Developing personalized theranostic solutions
Clarity Pharmaceuticals leverages a powerful imaging technique called positron emission tomography (PET), and the perfect pairing of copper isotopes, to develop next-generation radiopharmaceuticals for diagnosing and treating cancer and other life-threatening diseases. This approach allows development of innovative ‘theranostic’ products.
The Sydney-based life sciences company takes advantage of PET imaging, which provides powerful information on the targeting, clearance and distribution of drug candidates. The ability to actually see where these products go inside the body allows scientists to make informed predictions of treatment responses and potential side effects (Fig. 1). This information can then be used to progress targeted therapies, determine which patients are most likely to respond, and narrow in on the optimal dose for individual patients.
“This precision medicine approach is at the forefront of drug development,” said Clarity’s managing director Matt Harris. “The personalization enhances drug efficacy while minimizing side effects, assisting in making the most optimal treatment decision possible for the patient.”
Clarity’s personalized-medicine approach is based on the company’s proprietary SAR Technology, which allows peptides and antibodies to be radiolabeled and visualized with PET imaging. SAR Technology enables next-generation theranostics through the perfect pairing of radioactive copper isotopes, which have a number of benefits in comparison to other isotopes. Whereas copper-64 has the optimal half-life for diagnostic applications and for tailoring doses to individual patients, the half-life of the copper-67 isotope makes it ideal for repeated delivery of the right amount of localized radiation to a tumor site, while minimizing off-target effects. Importantly, these isotopes can be made centrally under good manufacturing practice (GMP) conditions and distributed to clinical sites as a finished product.
By leveraging SAR Technology, Clarity has developed its first drug, SARTATE, which combines the pairing of copper radionuclides with the targeting of somatostatin receptor type 2 (SSTR2). Because SSTR2 is expressed at high levels in neuroendocrine tumors, neuroblastoma and other children’s cancers, SARTATE has potential for the diagnosis and treatment of a range of cancers. The drug will enter a phase 2 clinical trial for neuroendocrine tumors and is entering phase 1 trials in children with neuroblastoma.

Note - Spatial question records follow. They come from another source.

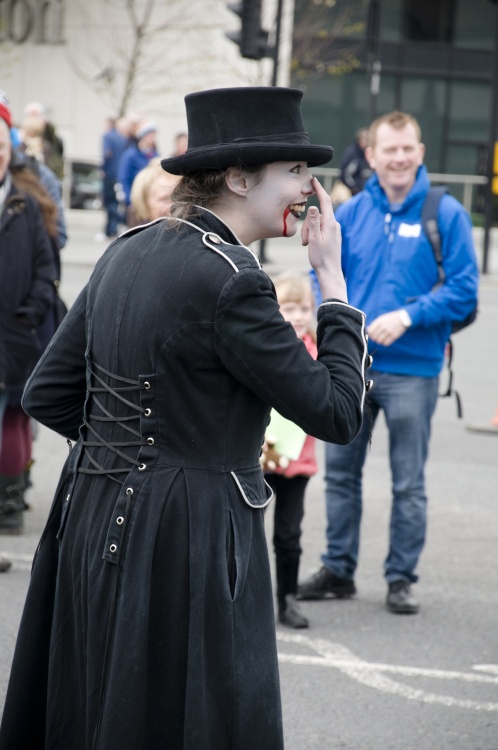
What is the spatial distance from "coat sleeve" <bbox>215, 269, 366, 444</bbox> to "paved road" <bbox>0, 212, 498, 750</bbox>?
185 cm

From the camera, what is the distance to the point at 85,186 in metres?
27.5

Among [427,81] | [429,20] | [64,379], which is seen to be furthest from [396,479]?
[429,20]

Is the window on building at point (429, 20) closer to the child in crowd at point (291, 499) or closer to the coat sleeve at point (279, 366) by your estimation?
the child in crowd at point (291, 499)

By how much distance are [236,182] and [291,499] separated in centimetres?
271

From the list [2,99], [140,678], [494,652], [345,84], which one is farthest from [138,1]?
[140,678]

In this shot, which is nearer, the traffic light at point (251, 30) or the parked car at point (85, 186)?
the traffic light at point (251, 30)

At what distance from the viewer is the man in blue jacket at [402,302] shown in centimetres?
547

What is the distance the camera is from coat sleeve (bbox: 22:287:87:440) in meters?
2.96

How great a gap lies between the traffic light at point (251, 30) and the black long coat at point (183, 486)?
1213cm

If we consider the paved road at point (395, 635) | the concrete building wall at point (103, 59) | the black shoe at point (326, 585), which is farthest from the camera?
the concrete building wall at point (103, 59)

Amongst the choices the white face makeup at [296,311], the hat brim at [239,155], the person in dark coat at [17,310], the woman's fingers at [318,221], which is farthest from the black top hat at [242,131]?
the person in dark coat at [17,310]

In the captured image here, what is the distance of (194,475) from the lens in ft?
8.95

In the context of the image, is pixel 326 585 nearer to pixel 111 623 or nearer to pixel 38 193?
pixel 38 193

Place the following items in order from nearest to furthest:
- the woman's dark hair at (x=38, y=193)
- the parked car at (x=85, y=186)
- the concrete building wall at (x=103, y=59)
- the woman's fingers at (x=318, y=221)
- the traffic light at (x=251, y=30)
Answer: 1. the woman's fingers at (x=318, y=221)
2. the woman's dark hair at (x=38, y=193)
3. the traffic light at (x=251, y=30)
4. the parked car at (x=85, y=186)
5. the concrete building wall at (x=103, y=59)
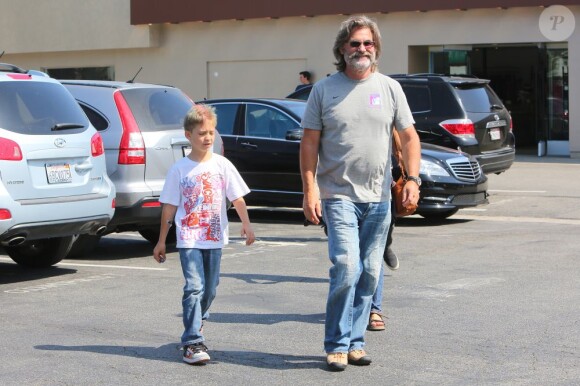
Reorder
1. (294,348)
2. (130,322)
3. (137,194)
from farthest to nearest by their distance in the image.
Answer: (137,194) → (130,322) → (294,348)

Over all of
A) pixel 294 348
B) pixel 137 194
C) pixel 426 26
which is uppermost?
pixel 426 26

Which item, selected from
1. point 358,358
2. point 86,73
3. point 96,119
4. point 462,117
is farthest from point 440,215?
point 86,73

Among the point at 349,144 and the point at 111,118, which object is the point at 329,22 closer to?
the point at 111,118

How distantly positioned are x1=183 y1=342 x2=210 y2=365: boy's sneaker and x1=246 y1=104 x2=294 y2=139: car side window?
774 centimetres

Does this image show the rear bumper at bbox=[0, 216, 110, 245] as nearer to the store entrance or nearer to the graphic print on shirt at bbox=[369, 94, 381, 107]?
the graphic print on shirt at bbox=[369, 94, 381, 107]

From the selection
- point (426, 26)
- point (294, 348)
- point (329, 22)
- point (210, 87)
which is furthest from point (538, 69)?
point (294, 348)

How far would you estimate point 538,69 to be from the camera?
25.1 meters

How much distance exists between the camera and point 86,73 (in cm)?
3188

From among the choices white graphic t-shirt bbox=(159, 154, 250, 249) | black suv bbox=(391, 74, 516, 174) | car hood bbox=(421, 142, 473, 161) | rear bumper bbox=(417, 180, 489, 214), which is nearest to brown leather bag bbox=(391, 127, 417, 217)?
white graphic t-shirt bbox=(159, 154, 250, 249)

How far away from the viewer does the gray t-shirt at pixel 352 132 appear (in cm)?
645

The success of SARTATE will pave the way for the broad use of SAR Technology to improve the diagnosis and treatment of prostate cancer, breast cancer and other types of solid tumors, and theranostics for these indications are currently in preclinical development. “Our personalized-medicine approach promises to increase the safety and effectiveness of drugs and ultimately improve patients’ quality of life,” Harris said.